Before I started working with him, I noticed he would do this 'tranter' thing where he would canter with his front legs and trot with his back legs. I saw him do this out in the pasture, and it looked very much like he was avoiding pain. He now does it very frequently at the trot, especially when asked to increase speed or turn. He's okay at the walk and canter.

He has no problems with saddle fit or soreness (one of our instructors does horse massage). He did receive a suspensory ligament injury in his hind left leg. I'm unsure how long ago, how bad it was, or how it was treated, but he's been at the farm 6 years. 

I would leave well enough alone, but he gets fat on air and needs the exercise to keep him going.

Someone on another thread suggested hock arthritis. This could be, as the 'trantering' gets worse in the cold weather or when the weather changes quickly. The muscles above his hind left (in the crease area going up his thigh) were sore during last winter. However, in the spring the soreness went away completely. The trantering did not.

He's also not stiff like an arthritic horse. I do a thorough warm up and cool down anyway, but he doesn't start out stiff or ouchy.

https://www.youtube.com/watch?v=39FSlYM2aec

https://www.youtube.com/watch?v=WHPN...ature=youtu.be

***I don't usually push him through the pain and as soon as I feel him get uncomfortable or tense (and I try not to let it get that far), I bring him down to a walk. These videos I pushed him for the purpose of figuring out why and where exactly he is in pain.*** 

Thank you for reading!


----------



## BreakableRider (Aug 14, 2013)

At 20, it is very likely that he's arthritic and that's effecting his movement. At his age, I would really recommend having his owners having the vet come out and evaluate what he is capable of doing. 

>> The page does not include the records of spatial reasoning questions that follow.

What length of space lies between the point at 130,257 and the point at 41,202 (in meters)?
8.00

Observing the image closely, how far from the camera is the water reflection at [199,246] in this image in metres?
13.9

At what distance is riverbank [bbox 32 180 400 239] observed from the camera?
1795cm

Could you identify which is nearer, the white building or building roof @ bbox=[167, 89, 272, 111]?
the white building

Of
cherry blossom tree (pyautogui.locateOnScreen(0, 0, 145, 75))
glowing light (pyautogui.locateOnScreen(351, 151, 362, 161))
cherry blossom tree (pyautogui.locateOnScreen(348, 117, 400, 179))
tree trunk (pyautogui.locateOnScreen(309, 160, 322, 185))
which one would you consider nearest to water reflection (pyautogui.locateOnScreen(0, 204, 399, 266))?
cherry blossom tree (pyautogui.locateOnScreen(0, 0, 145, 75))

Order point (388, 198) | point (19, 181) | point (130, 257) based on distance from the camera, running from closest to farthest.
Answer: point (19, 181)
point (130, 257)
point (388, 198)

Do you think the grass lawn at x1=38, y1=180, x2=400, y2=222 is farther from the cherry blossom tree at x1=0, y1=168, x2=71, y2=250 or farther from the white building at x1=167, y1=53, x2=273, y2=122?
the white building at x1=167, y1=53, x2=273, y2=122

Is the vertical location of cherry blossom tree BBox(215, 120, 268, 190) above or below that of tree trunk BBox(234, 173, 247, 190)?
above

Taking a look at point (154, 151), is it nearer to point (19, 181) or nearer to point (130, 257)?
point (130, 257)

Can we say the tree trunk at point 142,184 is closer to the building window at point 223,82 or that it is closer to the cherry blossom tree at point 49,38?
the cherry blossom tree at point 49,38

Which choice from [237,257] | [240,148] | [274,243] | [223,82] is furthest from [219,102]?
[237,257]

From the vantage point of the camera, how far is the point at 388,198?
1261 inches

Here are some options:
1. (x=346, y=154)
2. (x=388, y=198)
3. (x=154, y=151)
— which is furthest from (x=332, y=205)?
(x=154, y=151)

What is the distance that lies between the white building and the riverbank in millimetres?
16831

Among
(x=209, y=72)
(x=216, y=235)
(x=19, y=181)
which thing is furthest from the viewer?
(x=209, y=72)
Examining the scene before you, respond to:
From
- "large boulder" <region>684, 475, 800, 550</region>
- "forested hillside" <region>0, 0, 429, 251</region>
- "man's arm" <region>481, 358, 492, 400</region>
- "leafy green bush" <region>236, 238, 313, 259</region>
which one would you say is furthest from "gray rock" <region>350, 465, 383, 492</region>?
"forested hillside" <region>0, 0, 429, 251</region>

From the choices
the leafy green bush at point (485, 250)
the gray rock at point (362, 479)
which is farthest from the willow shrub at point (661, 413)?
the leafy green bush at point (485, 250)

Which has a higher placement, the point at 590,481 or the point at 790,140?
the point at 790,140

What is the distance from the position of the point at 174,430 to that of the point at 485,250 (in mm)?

If he checks out, the instructors need to ride him and keep him legged up when he isn't giving lessons. He needs to be kept in good enough shape by able riders that he is comfortable packing around the disabled. 

How does move if you ride on the buckle, without contact? The video is pretty low quality, so it's impossible to see exactly whats going on. However, it looks like he's really resisting any contact on his mouth, throwing up his head, hollowing his back and then it's impossible for his to have decent movement. Even with the low quality you're tipping forward and locking your arms down pretty straight, that isn't a comfortable feel for any horse to move into. Sit up straighter, and really think about having a giving hand. Practice at the walk with light contact and just let your arms move with him. You'll feel your elbows opening and closing to follow that movement.


----------



## Tryst (Feb 8, 2012)

Also does he do this without a rider? When loose in a pasture? On a lunge line? Or only with a rider?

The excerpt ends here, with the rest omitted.